I hope I am getting your question right. When I say same clusters, it is about tagging new customers to the clusters based on the customers’ behavior / demography. This actually is not a very difficult task after you have made your classification model using say decision trees. However, I agree clustering itself is a highly exhausting exercise for the analysts since it involves several non-standardized methodologies and business judgement calls at every stage of the analysis.
Let me try and clarify what I’m asking…I think you said that you started with 2 quarters of customer data. These quarters were probably Q1 and Q2 of 2010, but you should correct me if that’s inaccurate. Then, with those customers as your base, you built a predictive classification model using a tree-based approach. Subsequently, from Q3 2010 forward, each new customer was assigned to one of the segments using the rules from the predictive classification model.
So far, so good? Please correct any inaccuracies…
The question is, why are these new customers churning out so quickly?
That’s a great observation Thomas, thanks for reading the post and figures with such detailed attention. I really appreciate that!
Actually, the churn rates are for customers with 18 months vintage (as also mentioned in the post). So when you read Q4-2013 the rate is for the customers on-boarded 6 quarters ago or in Q2 of 2012 (Q4 2013 is the measurement date). The same graph can be recreated based on on-boarding quarters of the customers, in that case all the X-axis titles (quarters) will shift by 6 quarters. However, the overall trend and other aspects for the line graph will stay the same. Churn rate is usually monitored for a seasoned or matured customer portfolio. However, one can also modify the vintage according to business objectives (for instance if you are measuring quick mortality for the portfolio vintage will be a couple of quarters). Also for churn models / survival analysis the definition of vintage will need much more detailed analysis.
Thanks for the additional info! The methodological questions are one thing. Were you able to develop some motivating factors for why the one segment had such an elevated rate of churn? Was it simply that their contracts ended and they moved on to other, more recent handsets available from other vendors? I just wonder why their needs were so clearly not being met.
The illustration I have used in this case is exaggerated and fuzzed up to make a clear statement for the readers without revealing confidential information. So don’t read too much in there. However, I could divulge just a minor detail from my experience (without breaching confidentiality). Most of the times it is the incentive structure for feet-on-the-street that creates a mismatch of this sort. Chasing KPIs without well thought-out scientific measurement strategy usually results in similar scenarios and outcomes.
Best thing about your articles is simplicity , i go through them in the first place before checking out other more deep and complicated sources.
Please keep the good work up (Y)
I wanted to know what is stabilized SSE on the Y axis in the above plot to determine the number of clusters ?
Every physical system has a tendency to stabilise to a state of equilibrium. When SSE is getting stabilised it is essentially achieving a state of dynamic equilibrium – this is similar to state of our universe. Mathematical construct of SSE is just trying to replicate this state. Hope this helped.
“Creation of static frames or cohorts along with customer segmentation is a very helpful analytical tool to keep a close tab on building a healthy customer base.” Definitely..

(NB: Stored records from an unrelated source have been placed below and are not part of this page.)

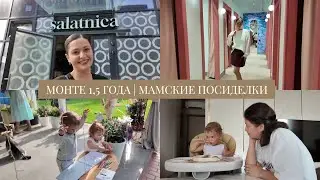 VLOG // Монте 1,5 года // Мамские посиделки в детском клубе // Выходные на даче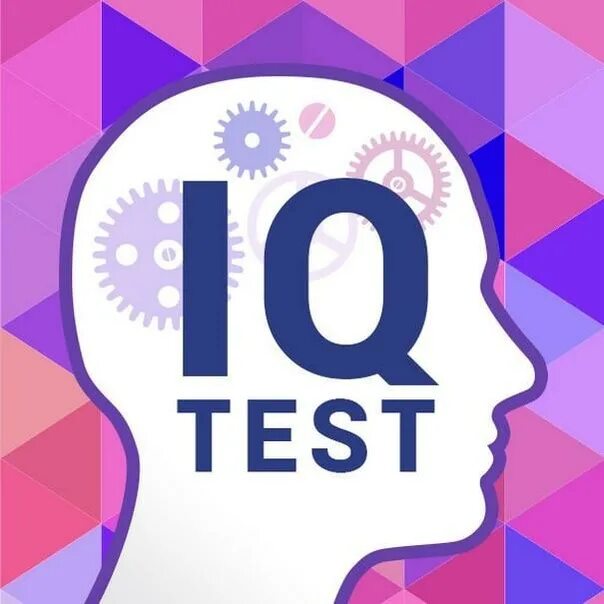 Iq картинки. Значок IQ. IQ тест логотип. IQ интеллект. Тест картинка.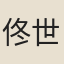 佟世思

Awesome post! Very informative, I enjoyed reading it 🙂
I wanted to understand how you assign entities(in this case customers) from test data, to the already created segments(using the training data). I need to build a similar churn model for a bank. Although I have clear idea about developing classification models however, I do not know how to use segmentation and then score the new population.
Thank you very much. Excellent Case Study. Look forward to more of these.
Thank you very much for case study. Maybe I can found full database of this case?